W niniejszej sprawie nie zachodzą więc jakiekolwiek przesłanki, które uzasadniałyby zasądzenie odsetek dopiero od dnia wyrokowania, a zatem nie można uznać, że Sąd I instancji naruszył normę z art. 481 § 1 i 2 k.c.

Rozpoznając apelację pozwanego rozważyć także należało, czy zasądzone przez Sąd I instancji zadośćuczynienie ma odpowiednią wysokość, w konkretnych okolicznościach nie może być ono bowiem ani rażąco niskie, ani też zbyt wygórowane.

Podstawą roszczenia powodów był przepis art. 448 k.c. w związku z przepisem art. 24 § 1 k.c. w brzmieniu obowiązującym po nowelizacji tych przepisów, dokonanej ustawą z dnia 23 czerwca 1996 r. o zmianie ustawy - Kodeks cywilny (Dz. U. Nr 114, poz. 542). W związku z tym, iż zdarzenie rodzące odpowiedzialność pozwanego względem powodów miało miejsce przed dniem 3 sierpnia 2008 r., czyli wejściem w życie art. 446 § 4 k.c., nie było możliwości ustalenia odpowiedzialności na podstawie tego właśnie przepisu.

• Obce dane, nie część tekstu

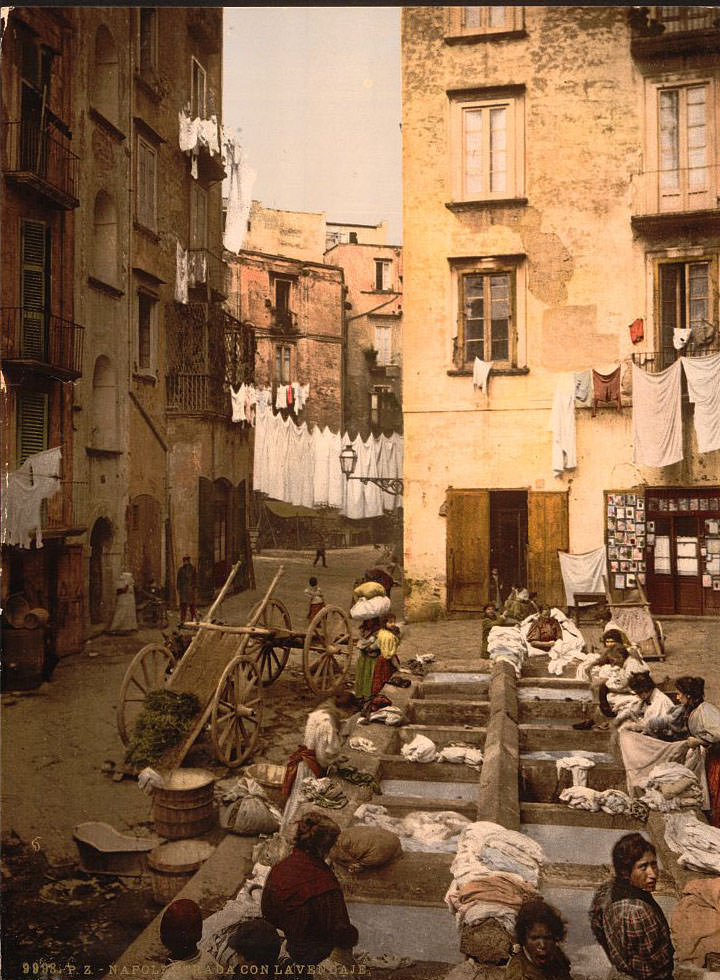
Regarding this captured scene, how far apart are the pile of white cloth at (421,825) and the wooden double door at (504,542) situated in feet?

Rozpoznając przedmiotową sprawę Sąd I instancji nie miał wątpliwości, co do istnienia zobowiązania po stronie pozwanego, nie negował go również sam pozwany. W związku z tym konieczne stało się ustalenie wysokości należnego powodom zadośćuczynienia.

Bezspornym jest, iż śmierć ojca stanowi naruszenie praw osobistych w postaci prawa do życia i wychowywania się w pełniej rodzinie. Postępowanie pierwszoinstancyjne wykazało, iż między powodami a ich zmarłym ojcem istniała szczera, zażyła więź. Spędzali oni wspólnie czas, razem rozwijali swoje pasje, wspólnie wykonywali codzienne czynności. Cała rodzina miała wspólne plany, szykowali się do ważnej, zwłaszcza dla małoletniego wówczas powoda, uroczystości- pierwszej komunii . Nagła śmierć ojca była dla powodów czymś niezrozumiałym, przez długi czas nie docierał do nich ten fakt. Zdarzenie to wywoływało także szereg nieprzyjemności ze strony osób postronnych, z którymi powodowie, jeszcze jako dzieci, musieli się zmierzyć. Śmierć ojca sprawiła utratę poczucia stabilności i spokoju, powodowie stracili nie tylko opiekuna, ale także swój wzór do naśladowania. Powszechnie wiadomo jak istotnym jest, by młody człowiek posiadał wzór, by miał od kogo uczyć się prawidłowych postaw i zachowań. Na skutek śmierci ojca powodowie możliwości tej nie mieli. Powodowie już od wczesnego dzieciństwa zmagali się z cierpieniem i zachwianiem poczucia bezpieczeństwa, wychowywali się z perspektywą życia bez wsparcia ojca, brak im było troski i opieki z jego strony oraz udziału w wychowaniu, nieustannie towarzyszyło im poczucie sieroctwa oraz poczucie niższej wartości wobec rówieśników, którzy niejednokrotnie tragedię powodów uznawali za powód do szyderstw i drwin.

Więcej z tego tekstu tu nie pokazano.